Date first published: 18/05/2023
Key sectors: all
Key risks: political instability; policy uncertainty; civil unrest; coup d’état
Pita Limjaroenrat – the leader of the progressive Move Forward Party (MFP) – has claimed the right to form the next government following the party’s unprecedented victory in the 14 May general election. On 18 May alongside seven other opposition parties, Pita unveiled his prospective coalition government which together commands a solid majority in the House of Representatives and includes the runner-up Pheu Thai Party and minor pro-democracy parties. A record voter turnout of 75.2 per cent at the election delivered a stunning rebuke of Prime Minister Prayut Chan-o-cha and his military-backed parties after nine years in power and may usher in a new era in Thai politics.
Why it matters
MFP’s election victory marks a fundamental turning point. Not only did it rout the ruling conservative coalition, but it also broke the domination of the billionaire Shinawatra clan – whose successive iterations of populist parties had won every general election since 2001. MFP’s ambitious institutional reform agenda, which includes breaking up commercial monopolies, reducing the role of the military in domestic politics and amending the country’s strict lese-majeste laws – long deemed impossible – will no doubt face stiff resistance from the conservative military-royalist establishment. Nonetheless, their victory signals that public discourse over the role of the monarchy may no longer be the political third rail it has historically been.
The military casts a long shadow in Thai politics. Two Shinawatra prime ministers were ousted in military coups – Thaksin in 2006 and his sister Yingluck in 2014. Prolonged tensions between pro-democracy and populist parties against the country’s military-royalist establishment have fuelled repeated waves of political instability and social unrest. Following a strong showing by the Future Forward Party – a predecessor to MFP – in the 2019 general election, the Constitutional Court dissolved the party and barred its leadership from politics for 10 years. This further compounded Thailand’s democratic regression following the 2014 coup and prompted the 2020-2021 wave of anti-government protests. Many young protesters have since joined the MFP and are poised to enter the House of Representatives following the 14 May general election.
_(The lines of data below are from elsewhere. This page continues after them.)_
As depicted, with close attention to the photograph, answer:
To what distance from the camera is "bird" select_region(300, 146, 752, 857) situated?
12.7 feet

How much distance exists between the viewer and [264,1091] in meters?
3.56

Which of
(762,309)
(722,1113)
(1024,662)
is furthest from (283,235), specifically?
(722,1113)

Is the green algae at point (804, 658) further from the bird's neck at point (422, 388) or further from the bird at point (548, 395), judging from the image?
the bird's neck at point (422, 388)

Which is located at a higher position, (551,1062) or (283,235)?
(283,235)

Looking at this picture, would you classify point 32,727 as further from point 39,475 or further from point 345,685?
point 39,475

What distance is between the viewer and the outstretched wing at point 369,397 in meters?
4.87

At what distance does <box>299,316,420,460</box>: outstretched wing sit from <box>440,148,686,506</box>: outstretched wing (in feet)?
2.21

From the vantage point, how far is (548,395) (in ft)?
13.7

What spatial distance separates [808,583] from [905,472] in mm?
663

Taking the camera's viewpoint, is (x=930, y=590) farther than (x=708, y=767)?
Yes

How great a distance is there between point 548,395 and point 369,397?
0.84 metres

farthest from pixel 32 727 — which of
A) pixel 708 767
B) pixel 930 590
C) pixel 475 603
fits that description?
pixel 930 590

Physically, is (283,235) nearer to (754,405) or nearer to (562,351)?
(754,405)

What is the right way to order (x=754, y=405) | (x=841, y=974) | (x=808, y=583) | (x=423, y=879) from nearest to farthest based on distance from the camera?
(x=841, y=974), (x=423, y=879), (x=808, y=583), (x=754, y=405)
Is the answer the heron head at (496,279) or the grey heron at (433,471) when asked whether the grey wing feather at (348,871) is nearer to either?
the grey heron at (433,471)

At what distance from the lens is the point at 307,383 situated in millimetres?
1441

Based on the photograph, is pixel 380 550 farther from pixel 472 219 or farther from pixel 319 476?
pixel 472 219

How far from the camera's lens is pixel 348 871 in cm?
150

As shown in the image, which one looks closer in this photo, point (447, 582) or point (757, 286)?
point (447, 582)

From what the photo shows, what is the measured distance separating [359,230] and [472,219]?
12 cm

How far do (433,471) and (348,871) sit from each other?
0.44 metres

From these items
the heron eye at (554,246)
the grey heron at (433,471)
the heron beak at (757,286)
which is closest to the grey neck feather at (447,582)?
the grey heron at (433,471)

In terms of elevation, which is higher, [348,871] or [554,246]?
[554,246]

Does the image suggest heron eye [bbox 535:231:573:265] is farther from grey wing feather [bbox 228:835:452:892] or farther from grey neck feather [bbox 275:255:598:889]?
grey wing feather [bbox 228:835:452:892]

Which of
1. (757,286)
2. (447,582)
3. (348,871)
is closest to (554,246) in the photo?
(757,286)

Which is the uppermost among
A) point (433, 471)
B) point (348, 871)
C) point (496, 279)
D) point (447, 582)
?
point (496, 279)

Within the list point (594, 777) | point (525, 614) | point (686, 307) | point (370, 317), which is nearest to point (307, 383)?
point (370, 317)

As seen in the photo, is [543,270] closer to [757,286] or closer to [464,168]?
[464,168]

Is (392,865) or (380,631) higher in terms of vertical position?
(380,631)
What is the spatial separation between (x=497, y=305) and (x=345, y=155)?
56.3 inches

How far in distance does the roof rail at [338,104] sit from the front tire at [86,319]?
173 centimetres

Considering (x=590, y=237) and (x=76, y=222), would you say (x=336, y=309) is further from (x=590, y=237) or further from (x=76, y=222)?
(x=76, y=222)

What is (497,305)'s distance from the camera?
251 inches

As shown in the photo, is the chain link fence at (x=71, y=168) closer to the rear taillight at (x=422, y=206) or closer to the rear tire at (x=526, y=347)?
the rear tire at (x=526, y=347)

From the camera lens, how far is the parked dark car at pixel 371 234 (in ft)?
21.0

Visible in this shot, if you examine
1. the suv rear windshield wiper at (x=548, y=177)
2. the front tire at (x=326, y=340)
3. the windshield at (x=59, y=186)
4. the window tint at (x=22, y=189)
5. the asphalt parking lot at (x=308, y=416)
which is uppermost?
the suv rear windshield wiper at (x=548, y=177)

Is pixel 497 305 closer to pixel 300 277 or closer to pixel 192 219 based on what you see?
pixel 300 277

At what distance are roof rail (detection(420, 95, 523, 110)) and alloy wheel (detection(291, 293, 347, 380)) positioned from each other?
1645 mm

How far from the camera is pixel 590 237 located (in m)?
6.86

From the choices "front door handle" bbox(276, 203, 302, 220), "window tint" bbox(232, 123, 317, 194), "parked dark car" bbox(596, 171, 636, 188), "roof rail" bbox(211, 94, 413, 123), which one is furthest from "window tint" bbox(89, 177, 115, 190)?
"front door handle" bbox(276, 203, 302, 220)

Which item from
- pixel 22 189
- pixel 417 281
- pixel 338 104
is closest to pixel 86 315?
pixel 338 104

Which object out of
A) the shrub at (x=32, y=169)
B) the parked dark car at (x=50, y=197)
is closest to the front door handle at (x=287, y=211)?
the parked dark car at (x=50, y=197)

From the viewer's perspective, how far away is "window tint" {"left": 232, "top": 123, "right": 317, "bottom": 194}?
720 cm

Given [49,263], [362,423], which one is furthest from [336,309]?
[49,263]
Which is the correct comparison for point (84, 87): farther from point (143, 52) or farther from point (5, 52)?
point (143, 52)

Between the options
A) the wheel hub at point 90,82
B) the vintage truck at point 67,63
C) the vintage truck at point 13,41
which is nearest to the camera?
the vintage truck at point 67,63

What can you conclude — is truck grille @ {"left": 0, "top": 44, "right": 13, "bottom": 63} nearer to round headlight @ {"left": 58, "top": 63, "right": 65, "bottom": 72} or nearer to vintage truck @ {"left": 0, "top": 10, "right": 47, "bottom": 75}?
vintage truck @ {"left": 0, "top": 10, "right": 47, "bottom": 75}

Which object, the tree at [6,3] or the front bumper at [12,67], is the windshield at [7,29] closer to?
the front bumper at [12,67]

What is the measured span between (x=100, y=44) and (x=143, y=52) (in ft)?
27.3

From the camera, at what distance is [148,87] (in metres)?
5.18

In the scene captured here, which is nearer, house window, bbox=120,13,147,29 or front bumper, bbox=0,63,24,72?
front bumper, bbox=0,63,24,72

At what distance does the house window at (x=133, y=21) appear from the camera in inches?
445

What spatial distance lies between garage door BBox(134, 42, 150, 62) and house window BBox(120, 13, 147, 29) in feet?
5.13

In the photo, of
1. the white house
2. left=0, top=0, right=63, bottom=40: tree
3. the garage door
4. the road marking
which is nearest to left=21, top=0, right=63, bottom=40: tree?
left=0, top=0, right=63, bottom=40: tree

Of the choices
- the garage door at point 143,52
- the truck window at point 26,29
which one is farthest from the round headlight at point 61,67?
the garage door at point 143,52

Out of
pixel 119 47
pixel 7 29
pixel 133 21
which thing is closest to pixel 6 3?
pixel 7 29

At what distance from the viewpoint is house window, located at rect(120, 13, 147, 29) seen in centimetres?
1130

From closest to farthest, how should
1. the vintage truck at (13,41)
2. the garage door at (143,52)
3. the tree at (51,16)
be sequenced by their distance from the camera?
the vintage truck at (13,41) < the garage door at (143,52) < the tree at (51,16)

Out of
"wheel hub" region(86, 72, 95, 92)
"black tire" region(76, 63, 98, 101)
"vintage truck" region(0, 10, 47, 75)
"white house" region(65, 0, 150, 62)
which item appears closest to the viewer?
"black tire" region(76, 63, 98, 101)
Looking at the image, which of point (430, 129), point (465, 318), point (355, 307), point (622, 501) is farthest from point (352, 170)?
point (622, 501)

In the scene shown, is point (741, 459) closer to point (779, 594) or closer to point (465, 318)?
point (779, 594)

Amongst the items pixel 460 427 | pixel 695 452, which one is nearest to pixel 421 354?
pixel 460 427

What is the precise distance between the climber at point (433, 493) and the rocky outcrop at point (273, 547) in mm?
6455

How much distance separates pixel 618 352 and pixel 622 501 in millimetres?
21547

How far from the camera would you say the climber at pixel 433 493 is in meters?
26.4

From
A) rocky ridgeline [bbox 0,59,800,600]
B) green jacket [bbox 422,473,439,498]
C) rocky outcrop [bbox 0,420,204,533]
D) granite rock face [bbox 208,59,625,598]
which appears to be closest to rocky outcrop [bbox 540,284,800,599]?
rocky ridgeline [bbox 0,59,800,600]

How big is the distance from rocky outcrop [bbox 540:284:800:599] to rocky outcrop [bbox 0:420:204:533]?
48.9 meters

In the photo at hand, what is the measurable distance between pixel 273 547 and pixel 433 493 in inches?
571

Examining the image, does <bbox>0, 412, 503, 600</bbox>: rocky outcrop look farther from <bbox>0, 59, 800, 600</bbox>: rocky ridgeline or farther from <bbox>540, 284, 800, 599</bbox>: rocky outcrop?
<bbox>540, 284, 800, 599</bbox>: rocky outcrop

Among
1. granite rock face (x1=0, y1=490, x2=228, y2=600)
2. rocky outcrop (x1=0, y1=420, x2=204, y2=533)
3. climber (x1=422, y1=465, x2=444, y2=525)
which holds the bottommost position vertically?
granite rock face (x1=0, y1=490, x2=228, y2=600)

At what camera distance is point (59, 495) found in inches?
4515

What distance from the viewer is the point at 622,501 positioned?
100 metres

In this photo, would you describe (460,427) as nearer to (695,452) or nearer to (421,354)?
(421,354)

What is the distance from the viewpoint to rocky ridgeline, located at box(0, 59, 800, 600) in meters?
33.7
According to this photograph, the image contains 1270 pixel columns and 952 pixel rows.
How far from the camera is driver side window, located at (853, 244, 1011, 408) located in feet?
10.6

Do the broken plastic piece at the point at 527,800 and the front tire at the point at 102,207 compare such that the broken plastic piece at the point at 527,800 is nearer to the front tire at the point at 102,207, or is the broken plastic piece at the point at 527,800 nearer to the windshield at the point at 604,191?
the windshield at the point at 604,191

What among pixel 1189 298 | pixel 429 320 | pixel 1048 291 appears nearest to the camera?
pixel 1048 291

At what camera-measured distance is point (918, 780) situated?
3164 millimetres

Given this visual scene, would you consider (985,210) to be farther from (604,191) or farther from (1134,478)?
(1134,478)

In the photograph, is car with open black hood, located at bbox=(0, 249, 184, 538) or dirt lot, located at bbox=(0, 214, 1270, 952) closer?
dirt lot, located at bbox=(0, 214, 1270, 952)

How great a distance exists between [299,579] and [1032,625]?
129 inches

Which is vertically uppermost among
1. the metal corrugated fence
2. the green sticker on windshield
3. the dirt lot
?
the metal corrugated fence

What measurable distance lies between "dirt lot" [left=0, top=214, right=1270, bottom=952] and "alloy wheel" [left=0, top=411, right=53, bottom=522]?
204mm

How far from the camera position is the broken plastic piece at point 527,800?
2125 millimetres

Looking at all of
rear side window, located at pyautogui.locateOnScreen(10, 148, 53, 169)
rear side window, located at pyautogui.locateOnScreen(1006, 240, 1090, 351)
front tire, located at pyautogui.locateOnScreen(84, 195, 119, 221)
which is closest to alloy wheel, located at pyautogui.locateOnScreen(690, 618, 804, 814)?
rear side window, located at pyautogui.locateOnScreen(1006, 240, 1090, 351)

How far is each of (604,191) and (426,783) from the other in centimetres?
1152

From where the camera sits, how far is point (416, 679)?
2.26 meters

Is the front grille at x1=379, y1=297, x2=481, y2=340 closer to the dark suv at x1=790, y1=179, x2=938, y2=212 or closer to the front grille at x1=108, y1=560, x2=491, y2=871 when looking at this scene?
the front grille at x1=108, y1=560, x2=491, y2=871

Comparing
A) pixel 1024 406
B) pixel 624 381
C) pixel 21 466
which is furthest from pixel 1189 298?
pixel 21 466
Despite the prospective coalition’s popular mandate, MFP’s ambitious reform agenda will likely complicate efforts to form a government as under the current military-drafted constitution, the military-appointed Senate retains the power to elect a prime minister in a bicameral vote. The party has vowed against working with military-aligned parties which leaves very few options besides relying on their mandate to sway enough necessary votes in the Senate. Nonetheless, several senators have ruled out voting for Pita, questioning MFP’s so-called anti-monarchist agenda. Whichever way this goes, the situation is likely to be precarious in the coming weeks, with elevated risks of political instability and civil unrest. Moving forward with reforms to the military and lese-majeste laws will risk incurring the wrath of the country’s powerful military-royalist establishment. However, a rejection of the MFP-led coalition in the Senate will risk unravelling Thai politics and returning mass street protests.